As the sole survivor of a race who is clinging to an agonizing semblance of life after altering her own genetic structure to avoid the Time Lords’ act of erasure, Wendy Craig’s Shonnath is a fascinating character who is dedicated to escaping this world and finding someone to help with her condition. Both sympathetic and callous in her experiments to create a functioning transmat, Shonnath’s constant determination to survive despite the unending pain is a brutal reminder of the true power of the Time Lords and a glimmer of the hope that the universe at large can still hold despite that, and the presence of a Dalek ship in orbit and allegations of a Dalek agent within the general populace searching for Shonnath’s genetic modifier blends past and present threats together well while amplifying the threat facing the Doctor.

The trouble with ‘Fugitive in Time’ is that it never really amasses any genuine sense of pacing or tension despite the truly fascinating foundation of Shonnath as a character. Once the Doctor’s identity is uncovered, he of course apologizes for his peoples’ past actions, but far too much time is spent with the Doctor simply telling Shonnath that she should trust him to get her off this world and eventually insisting that she disregard the Daleks’ claims of genetic mastery given their own mutations and their proposed desire to help her. Still, this immense decision and its emotional toll on Shonnath given her past is undercut somewhat by the Daleks’ own impatience and forcefulness, and this conclusion seems all the more rushed because the Doctor was so insistent on the wrong person being the Dalek agent for so long leading up to it.
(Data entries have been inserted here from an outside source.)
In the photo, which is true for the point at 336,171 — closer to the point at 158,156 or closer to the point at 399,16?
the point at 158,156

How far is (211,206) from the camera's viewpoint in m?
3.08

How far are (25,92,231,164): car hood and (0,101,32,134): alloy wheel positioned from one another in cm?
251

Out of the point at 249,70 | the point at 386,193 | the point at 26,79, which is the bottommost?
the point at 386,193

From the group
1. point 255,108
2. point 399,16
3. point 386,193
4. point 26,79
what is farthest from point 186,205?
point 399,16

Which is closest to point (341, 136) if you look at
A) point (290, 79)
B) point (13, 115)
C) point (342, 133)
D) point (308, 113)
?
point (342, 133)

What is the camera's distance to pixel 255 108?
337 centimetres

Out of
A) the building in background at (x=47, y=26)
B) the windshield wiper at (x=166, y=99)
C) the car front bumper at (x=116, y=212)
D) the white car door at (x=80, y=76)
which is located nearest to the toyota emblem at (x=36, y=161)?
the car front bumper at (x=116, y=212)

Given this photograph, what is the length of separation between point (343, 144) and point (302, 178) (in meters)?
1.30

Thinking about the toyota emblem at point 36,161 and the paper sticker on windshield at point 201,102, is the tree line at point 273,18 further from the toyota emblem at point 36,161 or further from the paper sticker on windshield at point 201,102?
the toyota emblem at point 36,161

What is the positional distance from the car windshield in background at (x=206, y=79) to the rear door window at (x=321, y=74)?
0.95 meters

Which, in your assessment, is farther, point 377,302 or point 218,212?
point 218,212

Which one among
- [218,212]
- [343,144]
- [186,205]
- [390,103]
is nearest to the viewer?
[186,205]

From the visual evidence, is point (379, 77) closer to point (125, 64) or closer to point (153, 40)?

With little done with Bliss as the lady in waiting and Tamasan more sidelined than expected until presented with the opportunity to complete her own mission without the Doctor’s knowledge, ‘Fugitive in Time’ relies much more exclusively on dialogue than is typical for Big Finish, and the rather meandering route it takes with its leads split up never really manages to capitalize on the immense potential that its component parts hold. With no genuine sense of danger created and featuring the repercussions of an act that in no way drives the Doctor closer to willingly entering the war even as this saga enters its final stretch, ‘Fugitive in Time’ is something of a forgettable misfire that even the strong central performances and ideas can not elevate into something more memorable.